Мы здесь — разные люди. Я, Валька Титов и еще три-четыре человека — школьные «старики», из первых, Большинство нас — сержанты. За спиной какая-никакая, а служба. Потом, через месяц-два после нашего приезда, поступил основной контингент из десятых классов спецшкол. Они различные по характеру: ворошиловградцы —
Тут как-то и место влияет, где стоят спецшколы. Во-рошиловградская — в Самарканде, и все пополнение туда — из Ташкента; Воронежская — в Караганде, ближе к Сибири, а Одесская — где-то в Пенджикенте, куда еще на верблюдах ездят. Пожалуй, только и осталось там одесского, так это название.
Почти одновременно прибыла дальневосточная команда — человек пятьдесят из пехоты. Эти, так даже ефрейтору козыряют и все не могут сменить режим. Там, говорят, у них блюхеровская дисциплина, хоть командование давно сменилось.
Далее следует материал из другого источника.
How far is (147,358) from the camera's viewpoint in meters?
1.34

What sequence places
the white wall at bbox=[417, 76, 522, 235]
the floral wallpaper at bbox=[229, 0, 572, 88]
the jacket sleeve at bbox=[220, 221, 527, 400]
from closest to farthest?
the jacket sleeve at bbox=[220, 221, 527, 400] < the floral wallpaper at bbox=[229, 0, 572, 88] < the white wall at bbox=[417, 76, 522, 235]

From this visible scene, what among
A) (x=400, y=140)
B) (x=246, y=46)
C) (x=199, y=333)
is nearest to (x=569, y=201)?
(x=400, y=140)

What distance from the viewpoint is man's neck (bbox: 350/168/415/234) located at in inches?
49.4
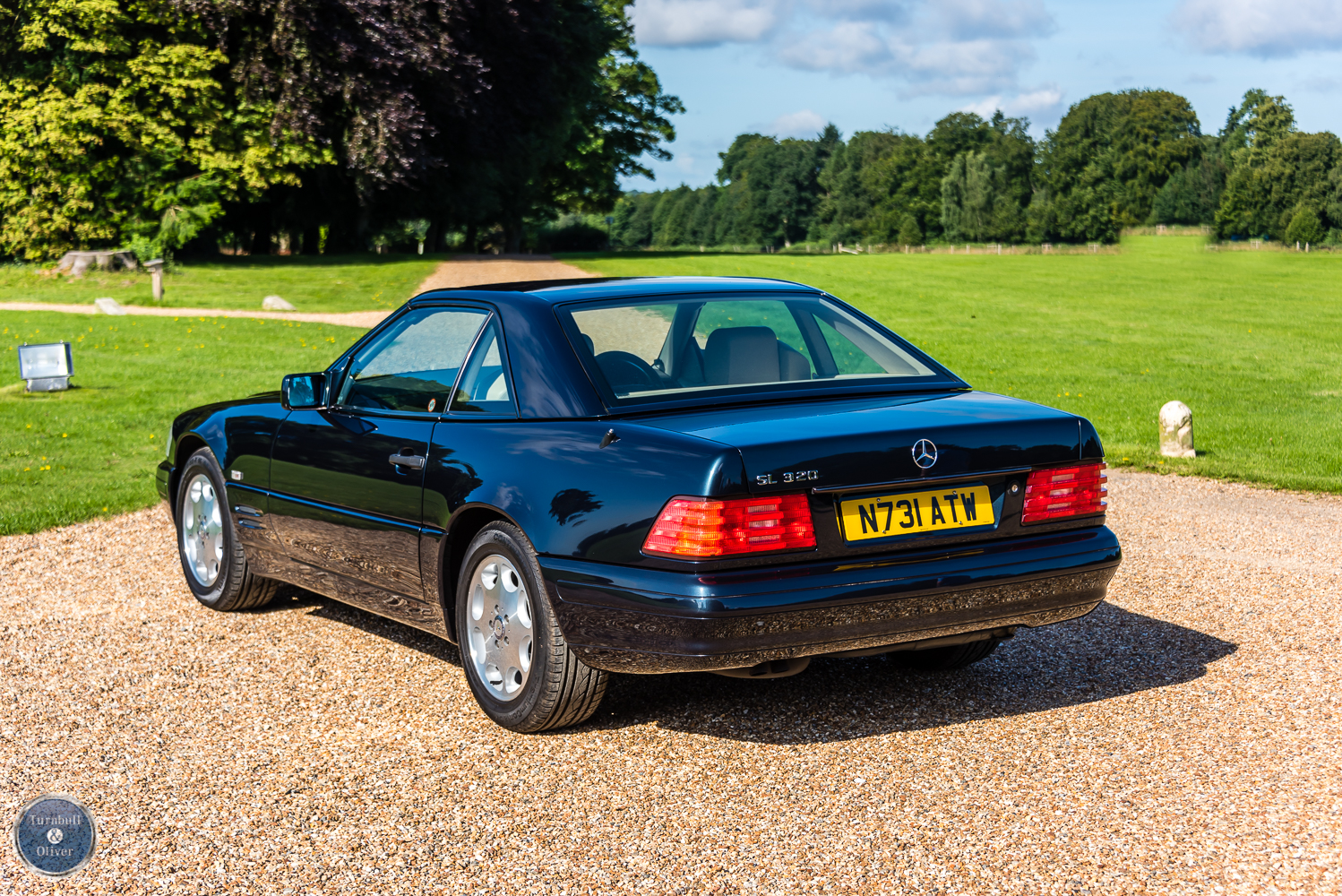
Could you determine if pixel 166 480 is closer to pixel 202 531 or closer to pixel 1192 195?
pixel 202 531

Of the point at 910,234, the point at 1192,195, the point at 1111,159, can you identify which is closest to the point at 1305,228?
the point at 1192,195

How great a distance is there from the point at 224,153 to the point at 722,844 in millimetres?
32540

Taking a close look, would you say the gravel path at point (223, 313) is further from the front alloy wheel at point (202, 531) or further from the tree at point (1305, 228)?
the tree at point (1305, 228)

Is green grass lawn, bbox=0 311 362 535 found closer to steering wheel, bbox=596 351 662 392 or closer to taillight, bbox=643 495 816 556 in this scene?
steering wheel, bbox=596 351 662 392

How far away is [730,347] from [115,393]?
12.4 metres

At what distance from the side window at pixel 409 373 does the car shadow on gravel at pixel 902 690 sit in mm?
1339

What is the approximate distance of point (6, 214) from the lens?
33.1 meters

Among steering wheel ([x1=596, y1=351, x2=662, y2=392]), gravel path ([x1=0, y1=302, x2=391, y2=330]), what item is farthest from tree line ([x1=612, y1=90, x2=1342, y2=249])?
steering wheel ([x1=596, y1=351, x2=662, y2=392])

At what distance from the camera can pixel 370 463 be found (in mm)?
5078

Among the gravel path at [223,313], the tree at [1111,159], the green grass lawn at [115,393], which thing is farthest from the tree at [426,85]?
the tree at [1111,159]

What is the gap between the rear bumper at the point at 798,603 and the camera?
12.7 feet

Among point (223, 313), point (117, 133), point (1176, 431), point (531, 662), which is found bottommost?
point (223, 313)

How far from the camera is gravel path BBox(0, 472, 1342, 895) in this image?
11.3 feet

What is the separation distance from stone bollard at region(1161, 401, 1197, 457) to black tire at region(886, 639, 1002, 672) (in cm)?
711
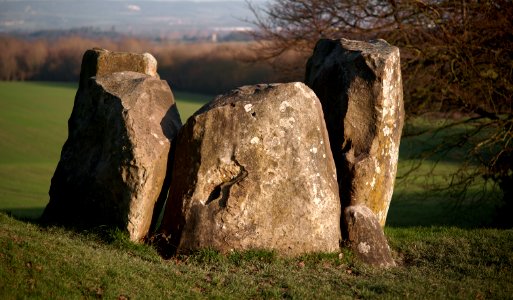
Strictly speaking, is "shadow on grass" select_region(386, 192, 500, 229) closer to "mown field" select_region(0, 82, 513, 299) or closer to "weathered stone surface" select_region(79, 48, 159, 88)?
"mown field" select_region(0, 82, 513, 299)

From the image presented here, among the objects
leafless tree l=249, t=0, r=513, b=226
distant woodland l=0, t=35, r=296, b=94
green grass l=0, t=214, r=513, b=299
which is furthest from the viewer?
distant woodland l=0, t=35, r=296, b=94

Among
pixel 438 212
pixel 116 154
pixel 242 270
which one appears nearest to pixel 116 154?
pixel 116 154

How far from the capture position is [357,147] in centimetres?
1333

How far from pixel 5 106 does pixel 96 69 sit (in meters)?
49.6

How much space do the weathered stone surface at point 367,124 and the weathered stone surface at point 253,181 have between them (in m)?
0.99

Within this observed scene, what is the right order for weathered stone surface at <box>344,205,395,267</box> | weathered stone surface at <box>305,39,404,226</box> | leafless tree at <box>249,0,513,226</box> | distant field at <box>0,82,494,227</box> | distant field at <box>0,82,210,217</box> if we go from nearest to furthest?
1. weathered stone surface at <box>344,205,395,267</box>
2. weathered stone surface at <box>305,39,404,226</box>
3. leafless tree at <box>249,0,513,226</box>
4. distant field at <box>0,82,494,227</box>
5. distant field at <box>0,82,210,217</box>

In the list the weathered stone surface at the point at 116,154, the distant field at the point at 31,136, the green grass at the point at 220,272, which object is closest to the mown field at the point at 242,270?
the green grass at the point at 220,272

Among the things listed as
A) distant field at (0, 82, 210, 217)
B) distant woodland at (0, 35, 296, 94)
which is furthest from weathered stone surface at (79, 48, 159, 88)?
distant woodland at (0, 35, 296, 94)

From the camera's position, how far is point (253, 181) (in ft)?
39.0

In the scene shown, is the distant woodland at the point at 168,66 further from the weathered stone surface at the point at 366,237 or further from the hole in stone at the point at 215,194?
the hole in stone at the point at 215,194

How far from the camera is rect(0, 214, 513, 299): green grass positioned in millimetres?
9531

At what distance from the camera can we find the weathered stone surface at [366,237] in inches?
492

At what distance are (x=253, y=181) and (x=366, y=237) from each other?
2502 mm

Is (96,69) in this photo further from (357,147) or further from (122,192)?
(357,147)
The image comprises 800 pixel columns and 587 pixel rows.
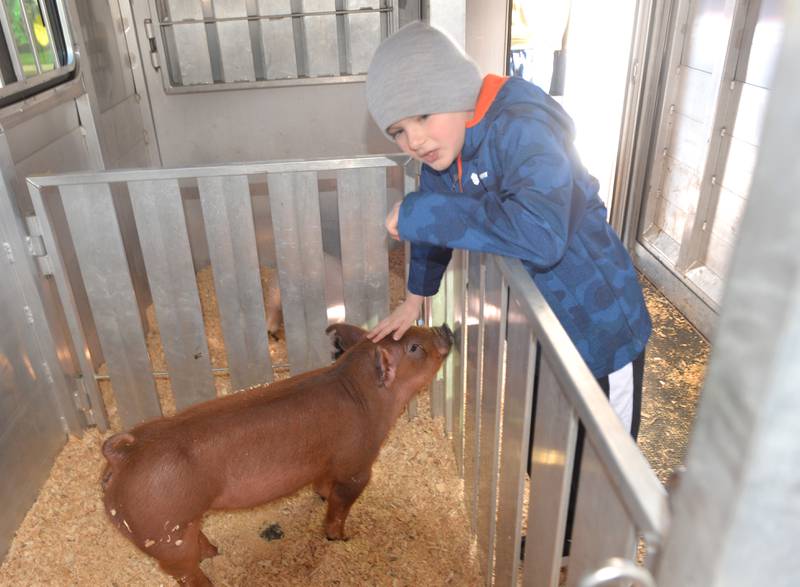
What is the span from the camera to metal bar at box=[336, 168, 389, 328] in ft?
8.22

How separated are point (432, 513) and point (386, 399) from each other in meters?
0.60

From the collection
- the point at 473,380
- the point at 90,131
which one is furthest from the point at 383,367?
the point at 90,131

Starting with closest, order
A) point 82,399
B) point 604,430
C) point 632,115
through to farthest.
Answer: point 604,430, point 82,399, point 632,115

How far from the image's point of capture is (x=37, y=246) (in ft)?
8.41

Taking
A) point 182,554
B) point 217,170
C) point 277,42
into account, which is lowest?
point 182,554

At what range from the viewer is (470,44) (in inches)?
169

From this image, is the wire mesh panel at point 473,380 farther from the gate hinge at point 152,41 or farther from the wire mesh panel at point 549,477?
the gate hinge at point 152,41

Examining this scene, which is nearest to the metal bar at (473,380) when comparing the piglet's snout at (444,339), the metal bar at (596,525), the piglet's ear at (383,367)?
the piglet's snout at (444,339)

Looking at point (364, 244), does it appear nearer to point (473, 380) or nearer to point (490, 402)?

И последними, когда уже начались занятия, приехали фронтовики, все больше почему-то из 16-й воздушной армии. Эти привезли с собой напущенные на сапоги бриджи, баки под пилотками, запасы плексигласа для ножей и портсигаров и какой-то особый дух, тревожный и горький, плохо еще нам знакомый. Большая часть их вылетела самостоятельно после пяти-шести часов вывозных. Они ведь все довоенных призывов, летали с самого начала войны стрелками-бомбардирами или механиками, у каждого ордена и медали. К нам их отозвали из полков и дивизий переучиваться на пилотов. У нас особый выпуск, ускоренный. Они все вспоминают и поют:
Крутится, вертится ВИШ — двадцать три,
Крутится, вертится с маслом внутри…
И дальше:
Если бы не было этой войны,
Спали бы с бабой да жрали блины.
Ох, надоело, ребята, воевать;
Кто это выдумал… твою мать!
А еще, дурачась, воют они смоленскую частушку бабьим истошным голосом, отчего почему-то спазма делается в горле:
Выду, выду на крылечко.
Посмотрю на небушко:
Не идет ли старшина,
Не несет ли хлебушка.
До сих пор мы пели другие песни о войне.
Учебные эскадрильи несколько раз переформировывали, так что все у нас хорошо знают друг друга. Время от времени, когда кончается лимит на бензин, мы ездим к своим в другие эскадрильи. Они к нам и подавно: здесь командование школы, все службы и штаб.
Все мы — друзья. Но у меня есть близкие мне люди. Раньше всего это Валька Титов, приехавший почти одновременно со мной. Он ленинградец, из знаменитой летной фамилии. Старший брат его — известный авиатор, погиб где-то в тридцатых годах во время катастрофы, что случилась на воздушном параде. Об этом писали тогда все газеты. Другой брат, летчик-испытатель, разбился в тридцать восьмом году. Третий погиб в начале войны. А Валька — самый младший из братьев.
Из воронежских я дружу с Ванькой Золотаревым и Мишкой Каргаполовым — Кульбасом. Мишка уже не воронежский. Он откуда-то с Алтая и поступил к ним в Караганде. Среди ворошиловградских у меня друзья Со, Бу и Ва. Так они по примеру книги о первобытных людях называют себя. Это Соболев, Буслаев и Вайсбург. Среди дальневосточников у меня друзья — Гришка Сапожников и Урманов. Гришке скоро тридцать лет, и не знаю, что же меня с ним сблизило. Это старший сержант, закоренелый служака. У него до сих пор удивленно поднимаются редкие рыжеватые брови, когда кто-то из спецов посылает его подальше. Он у нас старшина отряда, но должность эта чисто номинальная. К тому же и летает он, как дуб. Уже одиннадцать лет Гришка в армии. Он из самого несчастливого возраста. Стал когда-то младшим командиром, значит лишний год службы. Потом был Хасан, Халхин-Гол, с Дальнего Востока никого не отпускали. И война. Это о них армейская пословица: «По закону Ома — через два года должен быть дома, по закону Бернулли — еще восемь лет привернули». А Сапар Урманов — мой однолетка, мягкий, умный парень с какой-то удивительной, благородной стеснительностью в поведении. Слова плохого от него не услышишь, а когда ему говорят, он только улыбается.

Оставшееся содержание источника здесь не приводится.